## What you will do
Translate this sentence from the border-fencing text below into Spanish: "Construction workers have installed 109 miles of 30-foot border wall in this region."

## Extract provided

New Mexico sits to the west of El Paso and falls under Border Patrol’s 264-mile-long El Paso region. Most of New Mexico and the western half of Texas have had a barbed wire fence or short fences to block vehicles from driving through — that is, until now. Construction workers have installed 109 miles of 30-foot border wall in this region.

An 18-foot mesh fence built during the Obama years in Sunland Park, New Mexico, is slated to be replaced. It is located in one of the busiest areas for illegal immigrant arrests on the border. Mexican highways run close to remote sections of the border, making it a prime spot to drop off migrants. Although the mesh fence is fairly tall, it is easily cut by smugglers almost every night, which is why it will be replaced.

## Data listing
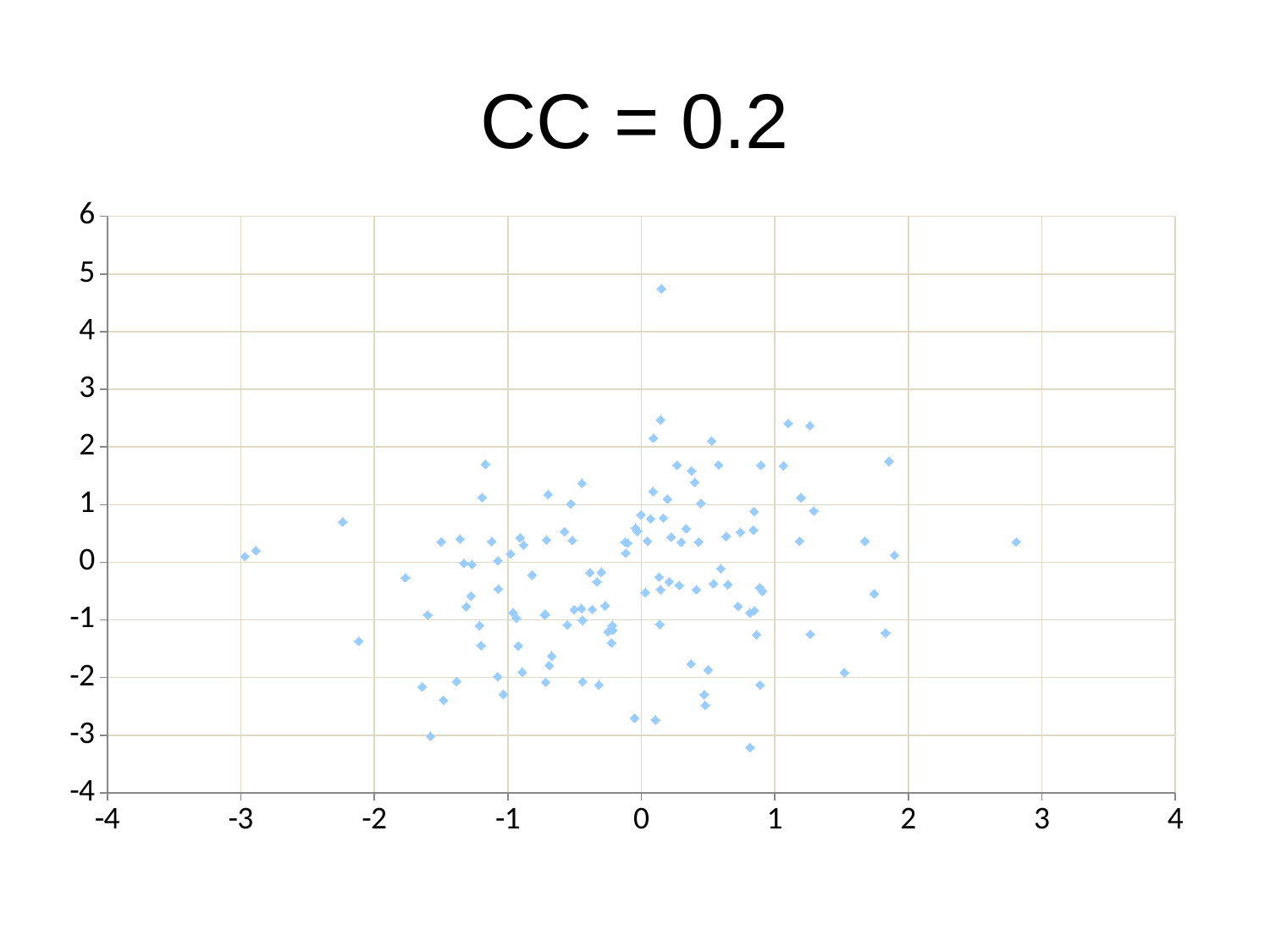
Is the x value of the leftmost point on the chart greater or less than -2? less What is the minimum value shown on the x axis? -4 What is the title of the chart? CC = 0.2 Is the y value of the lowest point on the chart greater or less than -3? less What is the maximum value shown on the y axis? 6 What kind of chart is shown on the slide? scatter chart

==

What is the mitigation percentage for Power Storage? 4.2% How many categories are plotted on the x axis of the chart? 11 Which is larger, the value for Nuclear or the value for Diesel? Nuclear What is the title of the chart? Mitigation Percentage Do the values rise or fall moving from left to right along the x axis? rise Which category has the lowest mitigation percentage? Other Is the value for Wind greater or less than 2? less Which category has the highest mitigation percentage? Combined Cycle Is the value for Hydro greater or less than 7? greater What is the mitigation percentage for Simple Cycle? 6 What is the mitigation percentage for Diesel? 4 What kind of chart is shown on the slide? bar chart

==

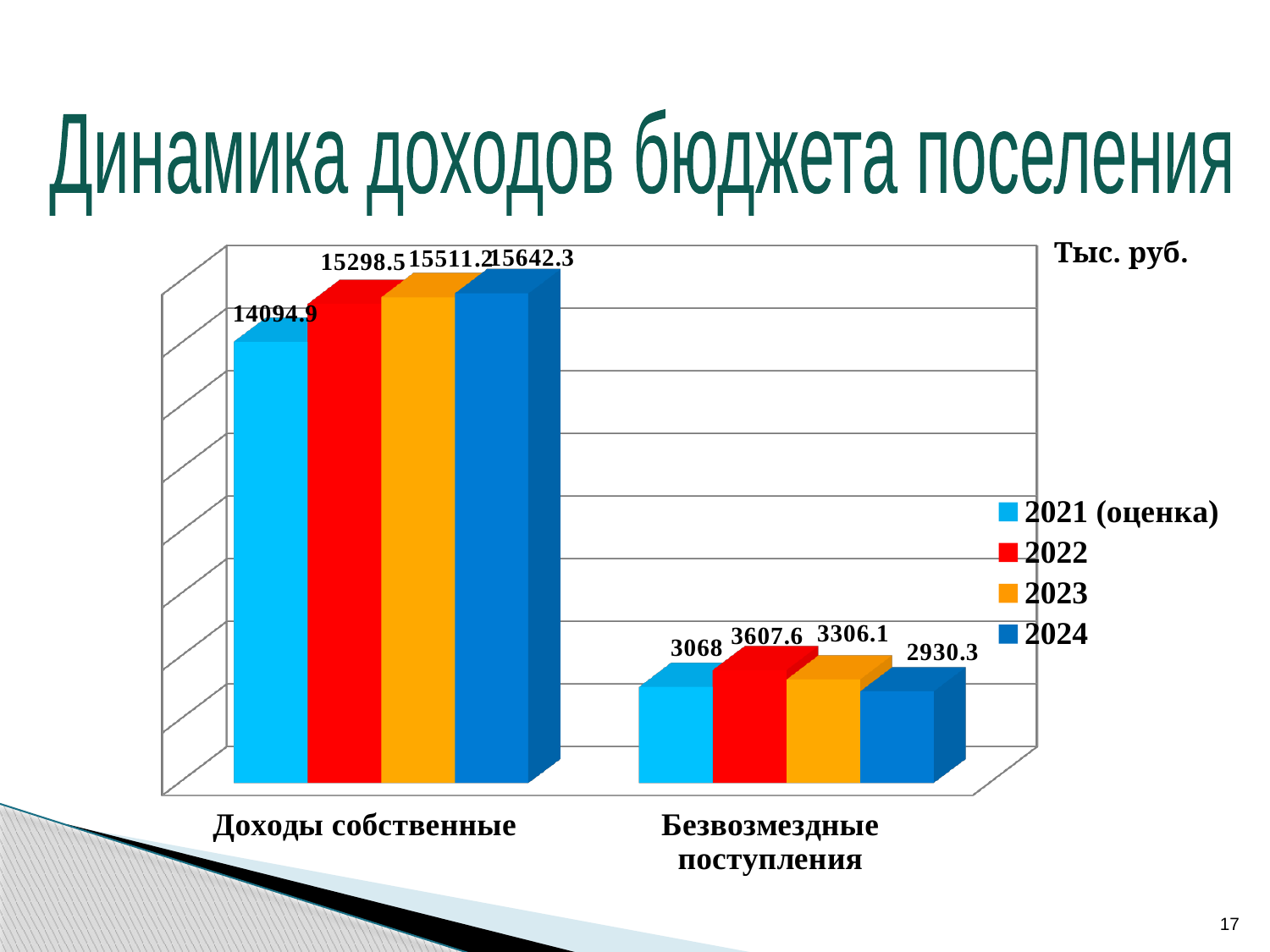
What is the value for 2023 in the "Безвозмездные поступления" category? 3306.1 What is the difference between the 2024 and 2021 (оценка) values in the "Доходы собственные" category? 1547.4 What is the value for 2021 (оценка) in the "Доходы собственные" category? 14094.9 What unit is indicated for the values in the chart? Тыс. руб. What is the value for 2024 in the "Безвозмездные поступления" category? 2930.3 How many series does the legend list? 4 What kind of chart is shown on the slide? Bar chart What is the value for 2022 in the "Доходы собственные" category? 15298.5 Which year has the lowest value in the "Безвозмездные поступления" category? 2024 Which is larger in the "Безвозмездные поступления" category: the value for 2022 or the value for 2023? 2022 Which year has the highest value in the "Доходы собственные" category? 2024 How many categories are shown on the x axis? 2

## Response to this task
Los trabajadores de la construcción han instalado 109 millas de muro fronterizo de 30 pies en esta región.